[STATED EXERCISE]:
Copy the lines below word for word, starting at the line that contains "Looking at the scene, does" and stopping after the line that contains "18.3 meters".

[DATA PROVIDED]:
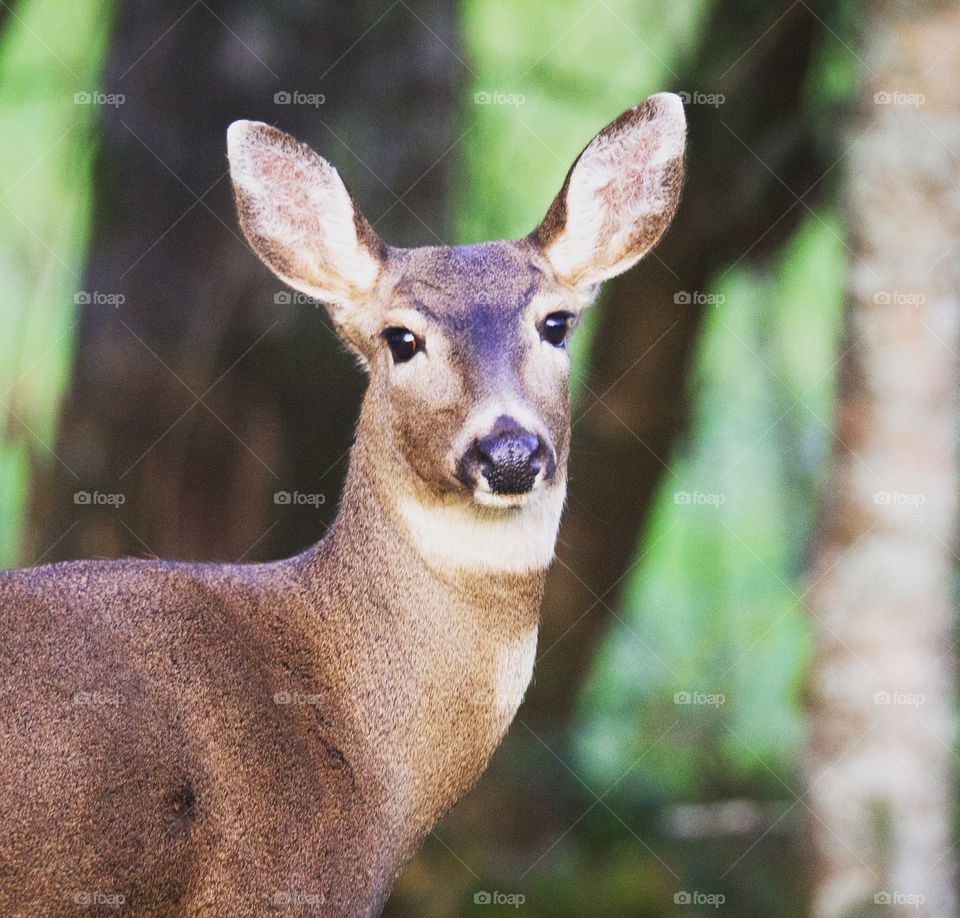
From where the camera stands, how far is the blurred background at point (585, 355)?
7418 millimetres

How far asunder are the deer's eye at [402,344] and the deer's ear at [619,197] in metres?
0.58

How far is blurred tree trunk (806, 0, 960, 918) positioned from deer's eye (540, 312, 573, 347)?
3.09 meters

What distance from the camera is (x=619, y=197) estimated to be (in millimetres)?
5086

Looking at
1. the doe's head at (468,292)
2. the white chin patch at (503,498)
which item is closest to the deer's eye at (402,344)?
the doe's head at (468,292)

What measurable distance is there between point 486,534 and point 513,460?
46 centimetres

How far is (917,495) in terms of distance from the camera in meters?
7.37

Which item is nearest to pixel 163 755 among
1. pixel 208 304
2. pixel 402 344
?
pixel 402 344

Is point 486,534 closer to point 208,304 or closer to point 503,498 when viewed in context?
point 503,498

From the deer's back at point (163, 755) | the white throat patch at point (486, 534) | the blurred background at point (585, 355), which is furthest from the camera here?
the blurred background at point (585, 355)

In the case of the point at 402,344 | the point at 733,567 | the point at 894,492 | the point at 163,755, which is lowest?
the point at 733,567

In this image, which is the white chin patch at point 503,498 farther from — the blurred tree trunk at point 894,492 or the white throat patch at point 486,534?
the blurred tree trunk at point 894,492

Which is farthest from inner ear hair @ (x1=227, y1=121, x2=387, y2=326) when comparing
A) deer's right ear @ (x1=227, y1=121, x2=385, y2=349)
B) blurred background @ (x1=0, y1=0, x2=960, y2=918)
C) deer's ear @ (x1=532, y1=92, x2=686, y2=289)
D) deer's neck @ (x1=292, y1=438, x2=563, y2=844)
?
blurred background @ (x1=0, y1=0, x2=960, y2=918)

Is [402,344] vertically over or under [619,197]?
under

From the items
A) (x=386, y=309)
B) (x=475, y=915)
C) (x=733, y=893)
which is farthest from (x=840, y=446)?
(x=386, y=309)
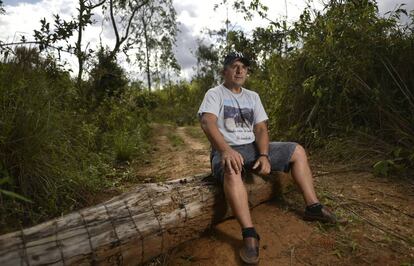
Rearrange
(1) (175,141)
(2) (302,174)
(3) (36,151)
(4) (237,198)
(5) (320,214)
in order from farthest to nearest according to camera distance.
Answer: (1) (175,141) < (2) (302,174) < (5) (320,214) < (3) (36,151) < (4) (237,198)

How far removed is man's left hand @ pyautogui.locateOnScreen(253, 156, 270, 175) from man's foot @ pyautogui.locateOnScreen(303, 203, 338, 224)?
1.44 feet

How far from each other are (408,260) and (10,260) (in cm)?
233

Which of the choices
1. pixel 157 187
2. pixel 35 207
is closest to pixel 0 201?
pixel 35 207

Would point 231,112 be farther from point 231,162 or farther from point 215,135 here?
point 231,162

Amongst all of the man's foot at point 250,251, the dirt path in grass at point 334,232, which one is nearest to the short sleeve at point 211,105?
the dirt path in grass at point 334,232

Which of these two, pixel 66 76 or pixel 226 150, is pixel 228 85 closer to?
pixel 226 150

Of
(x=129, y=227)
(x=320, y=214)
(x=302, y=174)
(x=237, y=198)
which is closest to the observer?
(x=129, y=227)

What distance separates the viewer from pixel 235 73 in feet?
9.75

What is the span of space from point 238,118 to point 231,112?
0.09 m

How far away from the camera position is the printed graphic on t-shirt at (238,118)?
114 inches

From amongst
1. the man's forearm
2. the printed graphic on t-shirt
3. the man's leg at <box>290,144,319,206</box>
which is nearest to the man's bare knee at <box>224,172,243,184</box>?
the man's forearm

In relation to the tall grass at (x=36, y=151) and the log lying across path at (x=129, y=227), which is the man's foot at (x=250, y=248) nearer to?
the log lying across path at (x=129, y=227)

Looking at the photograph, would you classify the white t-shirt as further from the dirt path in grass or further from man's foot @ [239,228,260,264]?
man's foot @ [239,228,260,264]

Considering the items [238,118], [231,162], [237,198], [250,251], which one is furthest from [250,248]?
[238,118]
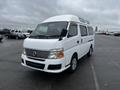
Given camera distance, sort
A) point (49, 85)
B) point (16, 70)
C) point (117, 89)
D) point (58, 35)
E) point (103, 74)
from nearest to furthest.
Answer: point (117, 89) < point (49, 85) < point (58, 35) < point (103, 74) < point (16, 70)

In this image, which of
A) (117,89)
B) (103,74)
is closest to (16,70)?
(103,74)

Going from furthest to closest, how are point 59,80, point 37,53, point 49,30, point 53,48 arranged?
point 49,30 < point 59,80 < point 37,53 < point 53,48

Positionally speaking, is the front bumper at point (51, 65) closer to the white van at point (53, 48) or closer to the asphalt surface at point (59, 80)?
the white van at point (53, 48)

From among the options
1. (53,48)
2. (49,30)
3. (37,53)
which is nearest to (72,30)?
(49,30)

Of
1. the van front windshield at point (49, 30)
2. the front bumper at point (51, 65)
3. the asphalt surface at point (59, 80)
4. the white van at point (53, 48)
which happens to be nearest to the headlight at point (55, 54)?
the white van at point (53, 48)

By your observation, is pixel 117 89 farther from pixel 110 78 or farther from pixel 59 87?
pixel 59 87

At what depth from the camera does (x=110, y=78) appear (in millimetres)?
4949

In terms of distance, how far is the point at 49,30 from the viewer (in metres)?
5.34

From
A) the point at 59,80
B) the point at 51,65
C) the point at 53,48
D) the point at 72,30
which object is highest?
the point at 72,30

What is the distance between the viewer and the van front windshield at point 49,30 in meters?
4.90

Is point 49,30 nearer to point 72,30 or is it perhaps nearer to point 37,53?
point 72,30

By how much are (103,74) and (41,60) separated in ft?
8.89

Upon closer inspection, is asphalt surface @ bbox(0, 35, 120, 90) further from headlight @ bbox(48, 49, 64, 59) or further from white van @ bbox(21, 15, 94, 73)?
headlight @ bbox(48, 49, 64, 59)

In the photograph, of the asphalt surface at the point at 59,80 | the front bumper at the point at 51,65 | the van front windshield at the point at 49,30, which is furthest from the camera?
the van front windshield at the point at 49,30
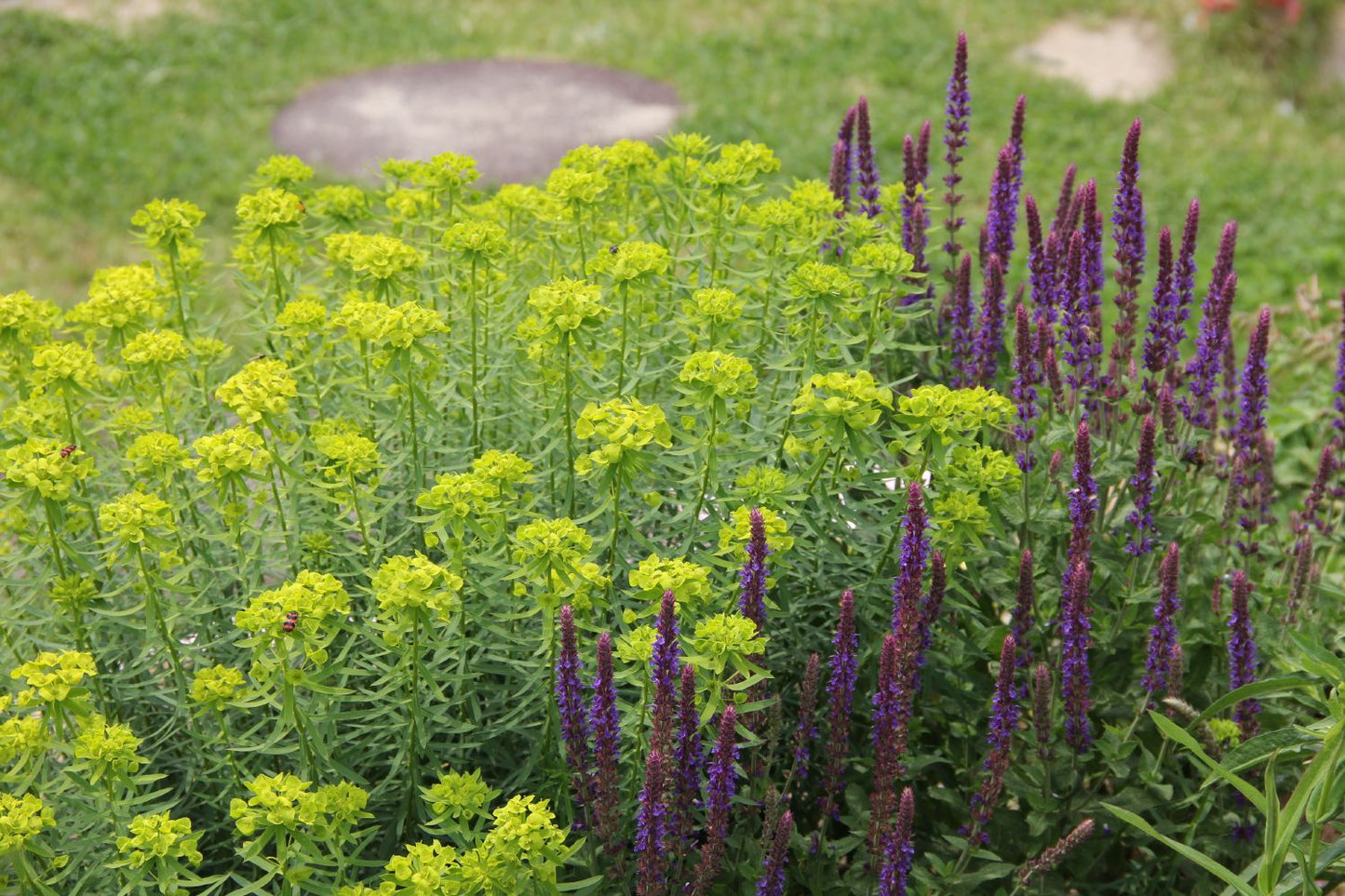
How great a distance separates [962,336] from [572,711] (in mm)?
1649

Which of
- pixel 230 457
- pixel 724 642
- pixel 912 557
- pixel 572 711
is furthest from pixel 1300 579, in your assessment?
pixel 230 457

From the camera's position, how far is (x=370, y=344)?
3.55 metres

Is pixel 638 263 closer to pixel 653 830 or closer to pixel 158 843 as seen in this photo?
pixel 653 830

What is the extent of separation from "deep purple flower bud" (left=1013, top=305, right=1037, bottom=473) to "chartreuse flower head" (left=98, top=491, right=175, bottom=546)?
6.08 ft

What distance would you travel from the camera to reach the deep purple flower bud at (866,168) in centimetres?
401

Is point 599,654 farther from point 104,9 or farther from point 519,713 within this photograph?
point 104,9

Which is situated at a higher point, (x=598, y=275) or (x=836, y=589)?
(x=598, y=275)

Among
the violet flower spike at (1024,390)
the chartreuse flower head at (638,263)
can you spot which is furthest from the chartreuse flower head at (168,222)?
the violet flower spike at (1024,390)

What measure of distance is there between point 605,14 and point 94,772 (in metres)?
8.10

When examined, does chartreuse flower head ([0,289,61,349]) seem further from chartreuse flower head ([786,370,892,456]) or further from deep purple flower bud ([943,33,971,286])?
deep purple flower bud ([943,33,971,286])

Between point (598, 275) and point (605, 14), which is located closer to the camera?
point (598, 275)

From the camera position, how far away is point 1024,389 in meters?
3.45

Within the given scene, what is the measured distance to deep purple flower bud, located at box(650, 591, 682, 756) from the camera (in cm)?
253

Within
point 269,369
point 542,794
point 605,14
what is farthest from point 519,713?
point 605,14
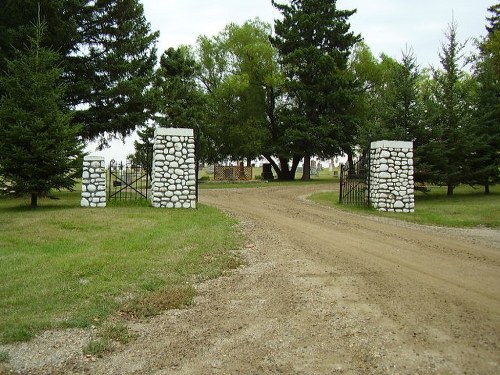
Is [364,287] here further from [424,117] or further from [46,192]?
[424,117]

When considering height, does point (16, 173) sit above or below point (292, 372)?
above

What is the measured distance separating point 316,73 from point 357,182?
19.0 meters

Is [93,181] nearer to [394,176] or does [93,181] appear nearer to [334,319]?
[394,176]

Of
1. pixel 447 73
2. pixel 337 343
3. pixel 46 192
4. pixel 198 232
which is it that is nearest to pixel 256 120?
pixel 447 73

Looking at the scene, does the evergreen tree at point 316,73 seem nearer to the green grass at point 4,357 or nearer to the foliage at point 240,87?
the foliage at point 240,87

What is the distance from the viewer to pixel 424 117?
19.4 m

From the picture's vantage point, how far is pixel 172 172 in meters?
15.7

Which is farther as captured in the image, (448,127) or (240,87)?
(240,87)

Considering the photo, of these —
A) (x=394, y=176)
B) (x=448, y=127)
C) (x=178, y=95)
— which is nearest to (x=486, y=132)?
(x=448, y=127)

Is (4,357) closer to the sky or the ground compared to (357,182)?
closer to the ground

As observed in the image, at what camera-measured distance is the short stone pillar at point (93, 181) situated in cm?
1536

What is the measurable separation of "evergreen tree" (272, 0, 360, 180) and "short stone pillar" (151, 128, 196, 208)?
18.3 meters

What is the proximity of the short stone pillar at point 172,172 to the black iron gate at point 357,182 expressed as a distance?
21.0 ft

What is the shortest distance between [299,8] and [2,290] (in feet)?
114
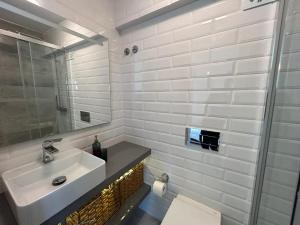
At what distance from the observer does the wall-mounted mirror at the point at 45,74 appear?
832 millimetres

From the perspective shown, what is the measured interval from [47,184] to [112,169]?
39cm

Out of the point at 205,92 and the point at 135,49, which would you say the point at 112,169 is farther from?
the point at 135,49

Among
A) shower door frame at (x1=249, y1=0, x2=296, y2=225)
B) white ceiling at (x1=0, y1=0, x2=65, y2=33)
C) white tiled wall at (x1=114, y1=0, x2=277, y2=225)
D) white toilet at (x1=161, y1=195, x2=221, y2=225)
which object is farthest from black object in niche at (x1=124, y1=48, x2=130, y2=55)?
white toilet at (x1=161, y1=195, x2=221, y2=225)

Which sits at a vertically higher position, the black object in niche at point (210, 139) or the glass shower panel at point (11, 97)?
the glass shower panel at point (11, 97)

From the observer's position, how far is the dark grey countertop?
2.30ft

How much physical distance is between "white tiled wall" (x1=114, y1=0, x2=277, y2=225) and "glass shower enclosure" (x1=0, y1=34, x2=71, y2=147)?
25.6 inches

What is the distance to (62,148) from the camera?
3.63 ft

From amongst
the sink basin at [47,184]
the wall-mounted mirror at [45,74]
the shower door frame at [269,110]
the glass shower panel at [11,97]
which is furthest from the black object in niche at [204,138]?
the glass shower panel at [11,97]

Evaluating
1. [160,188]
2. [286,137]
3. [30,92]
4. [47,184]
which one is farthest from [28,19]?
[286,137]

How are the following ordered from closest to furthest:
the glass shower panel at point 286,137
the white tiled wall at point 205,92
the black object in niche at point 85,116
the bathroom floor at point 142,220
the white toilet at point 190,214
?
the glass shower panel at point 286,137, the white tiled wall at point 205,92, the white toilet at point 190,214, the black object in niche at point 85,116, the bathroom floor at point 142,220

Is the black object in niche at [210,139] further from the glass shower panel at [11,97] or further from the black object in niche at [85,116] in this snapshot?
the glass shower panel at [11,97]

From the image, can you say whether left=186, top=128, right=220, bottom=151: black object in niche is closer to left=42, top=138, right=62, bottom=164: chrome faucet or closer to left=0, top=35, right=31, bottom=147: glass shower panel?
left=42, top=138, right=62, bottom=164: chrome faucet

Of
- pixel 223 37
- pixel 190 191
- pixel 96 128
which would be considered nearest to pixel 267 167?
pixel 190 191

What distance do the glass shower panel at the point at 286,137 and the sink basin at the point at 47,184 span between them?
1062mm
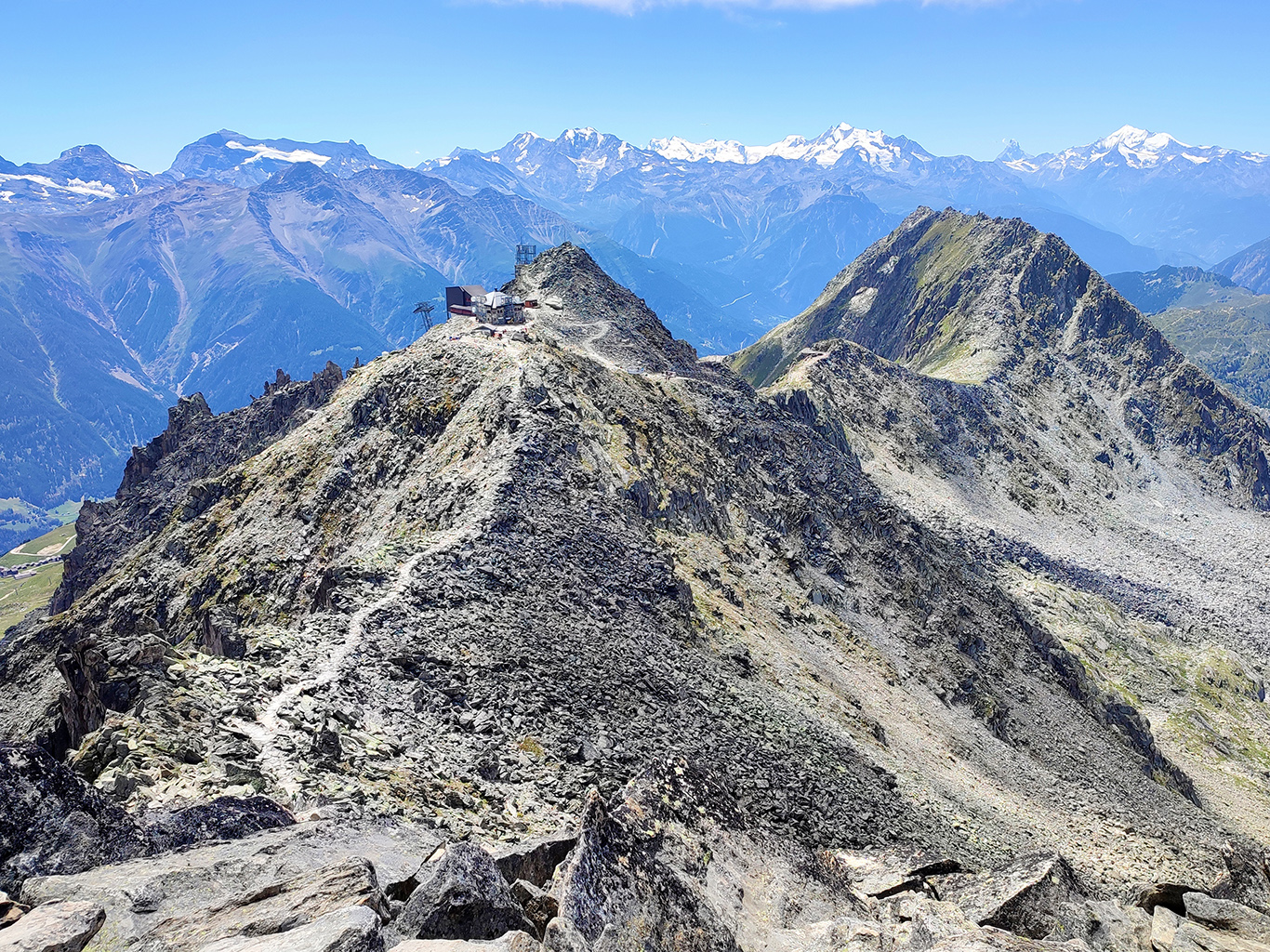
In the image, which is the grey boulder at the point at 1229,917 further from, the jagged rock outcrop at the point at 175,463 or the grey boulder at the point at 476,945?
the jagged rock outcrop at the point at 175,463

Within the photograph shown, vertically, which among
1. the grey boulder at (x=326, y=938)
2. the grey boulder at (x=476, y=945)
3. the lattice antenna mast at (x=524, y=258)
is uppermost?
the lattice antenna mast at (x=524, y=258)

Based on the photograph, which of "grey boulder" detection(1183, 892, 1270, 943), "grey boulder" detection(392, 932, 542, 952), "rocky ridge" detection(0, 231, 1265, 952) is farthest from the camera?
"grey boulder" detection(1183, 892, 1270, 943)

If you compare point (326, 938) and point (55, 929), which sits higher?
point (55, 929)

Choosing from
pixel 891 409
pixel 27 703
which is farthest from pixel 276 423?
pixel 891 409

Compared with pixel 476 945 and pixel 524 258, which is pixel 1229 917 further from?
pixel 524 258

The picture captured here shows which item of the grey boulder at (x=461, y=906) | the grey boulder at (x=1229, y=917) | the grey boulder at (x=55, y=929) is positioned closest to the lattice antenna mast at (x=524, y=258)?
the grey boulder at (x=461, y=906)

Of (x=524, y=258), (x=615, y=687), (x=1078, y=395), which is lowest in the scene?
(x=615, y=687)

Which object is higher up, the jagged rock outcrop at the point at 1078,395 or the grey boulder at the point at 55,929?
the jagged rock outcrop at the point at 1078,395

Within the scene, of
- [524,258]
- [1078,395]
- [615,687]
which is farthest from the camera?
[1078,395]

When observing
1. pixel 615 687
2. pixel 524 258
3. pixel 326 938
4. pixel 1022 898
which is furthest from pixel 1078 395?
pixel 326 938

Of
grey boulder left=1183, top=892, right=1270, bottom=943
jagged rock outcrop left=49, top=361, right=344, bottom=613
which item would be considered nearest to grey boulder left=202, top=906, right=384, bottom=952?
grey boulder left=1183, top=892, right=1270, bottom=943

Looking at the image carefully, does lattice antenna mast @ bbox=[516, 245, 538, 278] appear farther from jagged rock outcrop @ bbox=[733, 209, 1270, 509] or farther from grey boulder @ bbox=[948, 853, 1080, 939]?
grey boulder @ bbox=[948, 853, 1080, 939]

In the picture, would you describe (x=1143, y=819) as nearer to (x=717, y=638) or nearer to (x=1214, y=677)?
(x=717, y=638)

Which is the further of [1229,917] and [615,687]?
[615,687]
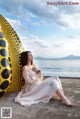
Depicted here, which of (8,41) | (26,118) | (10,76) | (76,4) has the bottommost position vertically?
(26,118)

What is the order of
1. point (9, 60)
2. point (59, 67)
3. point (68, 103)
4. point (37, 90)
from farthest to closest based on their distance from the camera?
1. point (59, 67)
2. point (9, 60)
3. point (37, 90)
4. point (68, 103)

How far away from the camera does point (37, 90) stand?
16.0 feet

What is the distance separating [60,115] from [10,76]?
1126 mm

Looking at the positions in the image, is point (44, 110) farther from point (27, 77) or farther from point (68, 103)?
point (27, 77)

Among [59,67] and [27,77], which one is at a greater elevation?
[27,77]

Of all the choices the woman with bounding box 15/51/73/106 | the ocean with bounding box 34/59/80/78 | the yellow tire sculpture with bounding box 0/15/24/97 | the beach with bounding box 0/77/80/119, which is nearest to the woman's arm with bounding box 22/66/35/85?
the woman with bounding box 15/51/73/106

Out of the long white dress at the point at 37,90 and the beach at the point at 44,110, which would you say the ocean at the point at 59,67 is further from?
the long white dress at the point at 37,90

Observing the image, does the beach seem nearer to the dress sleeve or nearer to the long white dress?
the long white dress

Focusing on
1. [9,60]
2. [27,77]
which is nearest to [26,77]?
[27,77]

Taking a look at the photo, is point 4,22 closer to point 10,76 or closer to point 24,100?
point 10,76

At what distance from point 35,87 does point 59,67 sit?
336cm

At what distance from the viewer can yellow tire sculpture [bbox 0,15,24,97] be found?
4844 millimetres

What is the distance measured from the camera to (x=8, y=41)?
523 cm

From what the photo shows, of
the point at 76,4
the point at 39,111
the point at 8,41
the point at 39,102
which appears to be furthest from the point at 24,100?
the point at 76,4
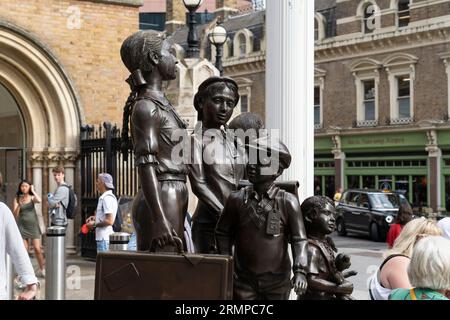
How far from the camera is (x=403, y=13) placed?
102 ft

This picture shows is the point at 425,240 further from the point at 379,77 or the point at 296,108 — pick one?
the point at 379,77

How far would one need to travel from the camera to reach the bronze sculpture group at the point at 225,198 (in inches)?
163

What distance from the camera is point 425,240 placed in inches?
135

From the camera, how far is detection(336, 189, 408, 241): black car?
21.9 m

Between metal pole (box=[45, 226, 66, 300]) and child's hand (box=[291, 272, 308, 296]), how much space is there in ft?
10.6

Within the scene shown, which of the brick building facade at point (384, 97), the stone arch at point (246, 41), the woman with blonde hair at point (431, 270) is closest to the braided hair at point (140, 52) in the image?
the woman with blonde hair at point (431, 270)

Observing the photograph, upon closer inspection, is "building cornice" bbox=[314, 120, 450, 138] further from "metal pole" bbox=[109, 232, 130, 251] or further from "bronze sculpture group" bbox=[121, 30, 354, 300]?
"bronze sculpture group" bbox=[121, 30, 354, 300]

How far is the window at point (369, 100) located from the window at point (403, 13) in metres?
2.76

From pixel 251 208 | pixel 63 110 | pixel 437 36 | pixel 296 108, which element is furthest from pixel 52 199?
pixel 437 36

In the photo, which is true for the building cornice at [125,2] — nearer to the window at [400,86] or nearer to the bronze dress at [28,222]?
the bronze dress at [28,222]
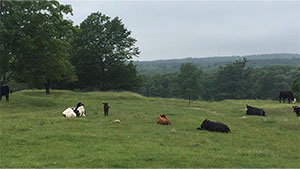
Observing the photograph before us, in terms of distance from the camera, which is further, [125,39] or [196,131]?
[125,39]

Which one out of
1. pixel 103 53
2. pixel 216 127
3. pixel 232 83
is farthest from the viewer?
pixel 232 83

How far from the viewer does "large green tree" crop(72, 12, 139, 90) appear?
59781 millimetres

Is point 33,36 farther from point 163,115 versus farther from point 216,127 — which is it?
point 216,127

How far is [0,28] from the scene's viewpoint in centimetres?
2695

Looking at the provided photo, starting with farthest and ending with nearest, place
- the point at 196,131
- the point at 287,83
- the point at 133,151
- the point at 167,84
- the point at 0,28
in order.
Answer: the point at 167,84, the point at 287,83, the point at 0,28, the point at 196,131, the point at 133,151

[SOLVED EXERCISE]:
Looking at the scene, does the evergreen tree at point 316,73 seem nearer to the green grass at point 4,357 or nearer to the foliage at point 240,87?
the foliage at point 240,87

What is the distance from the viewer to pixel 424 117?
19.4 m

From the picture's vantage point, how far is pixel 172 172 in meters?
15.7

Which is farther as captured in the image, (448,127) or (240,87)?
(240,87)

Considering the photo, of these —
A) (x=394, y=176)
B) (x=448, y=127)
C) (x=178, y=95)
— which is nearest to (x=486, y=132)?
(x=448, y=127)

Is (4,357) closer to the sky or the ground compared to (357,182)?
closer to the ground

As observed in the image, at what camera-measured distance is the short stone pillar at point (93, 181) situated in cm?
1536

What is the measurable separation of "evergreen tree" (272, 0, 360, 180) and "short stone pillar" (151, 128, 196, 208)?
18.3 meters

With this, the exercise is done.